Abstract
A population of 40 autonomous organisms navigates a 2D environment that alternates periodically between two opposing configurations (World A and World B). Food and danger zones swap positions at each transition. No organism is told when or how the world changes — adaptation emerges entirely from survival pressure. Over 600 steps and 4 world transitions, the population not only survives but grows to ~200 individuals, developing energy-conservation strategies without any explicit training signal.
1. Experimental Setup
Environment Architecture
The 2D environment is a continuous space with two overlaid field types: food fields (reward energy) and danger fields (penalize energy). The two worlds have diametrically opposed layouts:
| World | Food Zone | Danger Zone | Active Steps |
|---|---|---|---|
| World A | Bottom-left quadrant | Top-right quadrant | 0–150, 300–450 |
| World B | Top-right quadrant | Bottom-left quadrant | 150–300, 450–600 |
Organism Properties
Each organism is fully autonomous — it maintains an internal energy state and a genome encoding behavioral parameters (risk tolerance, memory influence, exploration tendency, jump probability). No global map or inter-organism communication exists.
- Initial population: 40 organisms, randomly positioned
- Selection: only survival determines which genomes persist and reproduce
- No explicit reward signal, no predefined correct strategy
- Local sensory information only (food/danger gradient in immediate neighborhood)
2. Results
Behavioral Dynamics at Transitions
Immediately after each world switch, a brief period of increased mortality (~1–2% loss) occurs as organisms navigate toward former food zones now turned dangerous. Within 20–30 steps, the surviving population — carrying more adaptive genomes — reorients toward the new food zone.
By the 3rd and 4th transitions, the population shows faster reorientation compared to earlier transitions. The genome distribution has shifted toward higher exploration and faster memory suppression after world changes.
Energy Stabilization
Despite world transitions, mean population energy stabilizes within ~15 steps after each shock. Organisms maintain energy buffers rather than depleting resources, reducing vulnerability during transition moments. This is a purely evolved behavior — no buffering rule was programmed.
3. Key Findings
- 99% survival across 4 complete world reversals with zero explicit training.
- Emergent spatial reorientation: population collectively relocates to new food zones within 20–30 steps.
- Energy buffer strategy: high-survival organisms maintain energy reserves rather than exhausting resources — a purely evolved behavior.
- Population amplification: 40 organisms grow to ~200 by step 600, demonstrating net positive selection pressure.
- No map, no signal: organisms use only local sensory information and genome-encoded heuristics.
- Accelerated adaptation: later transitions are handled faster than earlier ones as the genome distribution self-selects.
4. What This Demonstrates
Why This Matters
This scenario validates a core inZORi claim: complex adaptive strategies emerge from simple survival rules without explicit programming. The population does not know about World A or B — yet it successfully navigates periodic environmental reversals by evolving a genome distribution that tolerates uncertainty and explores efficiently.

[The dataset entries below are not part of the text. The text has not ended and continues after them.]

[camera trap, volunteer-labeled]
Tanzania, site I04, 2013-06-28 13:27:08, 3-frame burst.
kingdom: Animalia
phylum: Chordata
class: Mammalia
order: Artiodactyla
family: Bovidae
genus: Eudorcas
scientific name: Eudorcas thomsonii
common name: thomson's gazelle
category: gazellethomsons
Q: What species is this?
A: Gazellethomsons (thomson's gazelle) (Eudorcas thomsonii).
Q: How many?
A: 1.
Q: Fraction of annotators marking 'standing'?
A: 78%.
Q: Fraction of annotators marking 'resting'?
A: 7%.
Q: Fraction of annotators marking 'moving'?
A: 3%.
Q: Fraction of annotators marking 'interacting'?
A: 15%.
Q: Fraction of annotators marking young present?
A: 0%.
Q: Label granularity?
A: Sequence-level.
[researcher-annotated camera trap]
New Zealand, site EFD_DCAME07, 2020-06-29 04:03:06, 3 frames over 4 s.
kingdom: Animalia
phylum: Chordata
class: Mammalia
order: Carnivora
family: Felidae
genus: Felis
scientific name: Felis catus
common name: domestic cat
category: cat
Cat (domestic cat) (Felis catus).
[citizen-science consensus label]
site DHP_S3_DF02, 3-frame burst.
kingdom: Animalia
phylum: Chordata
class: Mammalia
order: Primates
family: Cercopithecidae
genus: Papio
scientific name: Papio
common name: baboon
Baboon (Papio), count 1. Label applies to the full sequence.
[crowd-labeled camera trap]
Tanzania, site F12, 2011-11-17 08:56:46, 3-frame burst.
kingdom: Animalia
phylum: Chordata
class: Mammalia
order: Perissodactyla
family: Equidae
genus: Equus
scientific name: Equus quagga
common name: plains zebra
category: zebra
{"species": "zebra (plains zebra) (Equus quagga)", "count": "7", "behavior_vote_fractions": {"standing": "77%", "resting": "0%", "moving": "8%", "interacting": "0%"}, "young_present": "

This is fundamentally different from a reinforcement learning agent (which requires a reward signal, world model, or policy updates) or a rule-based system (which must enumerate transition conditions). inZORi organisms carry their strategy in their genome and pass it through selection.
Domain analogs: Power grid topology switches, market regime changes, seasonal supply chain shifts — any system requiring real-time adaptation to phase changes without prior knowledge of when changes occur.
5. Reproducibility
Framework: inZORi v1.0 | Domain: Artificial life / 2D continuous environment
Parameters: 40 initial organisms · 600 steps · 4 transitions at steps 150, 300, 450 · 2D continuous space
Note: inZORi genome encoding and selection mechanism are proprietary. Results and high-level methodology are fully disclosed; source code is not published.